Reizvoller könnte die Ausgangslage vor dem Topspiel der 2. Basketball-Bundesliga ProB Nord am Sonnabend in der Wedeler Steinberghalle für Zuschauer kaum sein. Um 19 Uhr empfangen die Herren des SC Rist (14 Punkte) als einziges noch unbesiegtes Team der Staffel den hartnäckigsten Verfolger Schwelmer Baskets (zwölf) zum Spitzenspiel. Es ist zugleich das Duell der aktuell defensiv stärksten Mannschaft gegen das korbhungrigste Team. Während die Wedeler bislang in sieben Partien mit 473 Zählern am wenigsten eingeschenkt bekamen, punkteten die Gäste aus Westfalen bereits 628-mal, kassierten aber trotzdem schon eine Heimniederlage gegen die Hertener Löwen.

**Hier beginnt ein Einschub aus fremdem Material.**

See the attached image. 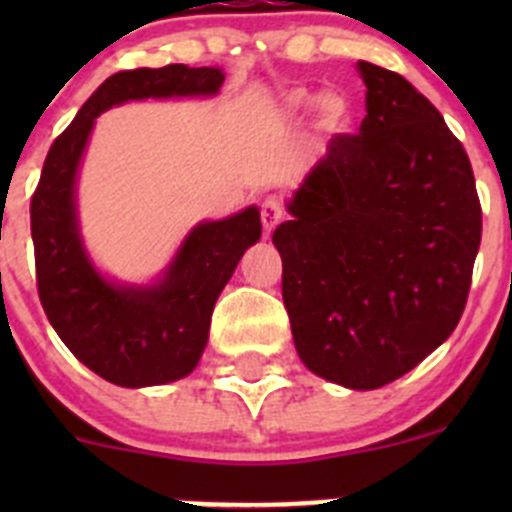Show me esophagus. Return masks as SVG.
<instances>
[{
  "label": "esophagus",
  "mask_w": 512,
  "mask_h": 512,
  "mask_svg": "<svg viewBox=\"0 0 512 512\" xmlns=\"http://www.w3.org/2000/svg\"><path fill=\"white\" fill-rule=\"evenodd\" d=\"M260 218L262 227H265V235L270 237L272 230H275V227L282 223V218H285V208H282V203L277 198H267L265 203H262Z\"/></svg>",
  "instance_id": "1"
}]
</instances>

„Schwelm ist schon seit Jahren ein Topteam der ProB, spielt in jeder Saison oben mit“, sagt Rist-Erfolgscoach Sebastian Gleim und schiebt damit den von Trainerfuchs Raphael Wilder gecoachten Gästen aus Nordrhein-Westfalen die Favoritenrolle zu. „Die Schwelmer sind mehr in Zugzwang als wir.“ Zurzeit seien die Gäste vor allem auf den kleinen Positionen sehr stark besetzt. „Die Amerikaner Julius Coles und Darren Hamilton haben ebenso wie Lars Wendt einen zweistelligen Punkteschnitt.“ Dazu kommt noch Power Forward Andreas Kronhardt, der statistisch ebenfalls für 15 Zähler pro Partie gut ist. „Schwelm hat im Angriff viele Waffen, die wir entschärfen müssen, um einen starken Gegner zu limitieren“, sagt Sebastian Gleim. Dies dürfte am ehesten gelingen, wenn die Wedeler im Spitzenspiel wie in den vorangegangenen sieben Partien erneut als kompaktes und defensiv starkes Team auftreten. Personell hat sich die zuletzt prekäre Situation bei den Gastgebern unter der Woche merklich entspannt. So ist Marvin Boadu, der beim jüngsten 84:62-Auswärtssieg über die Baskets Braunschweig trotz Grippe mitgewirkt hatte, mittlerweile ebenso genesen wie Paul Owusu, der aus gesundheitlichen Gründen ganz ausgefallen war. Auch Peter Huber-Saffer ist nach seinen beruflichen Verpflichtungen wieder einsatzbereit „Zwölf Spieler kann ich auf jeden Fall für das Spiel gegen die Schwelmer aufbieten, vielleicht sogar auf den kompletten Kader zurückgreifen“, sagt Sebastian Gleim.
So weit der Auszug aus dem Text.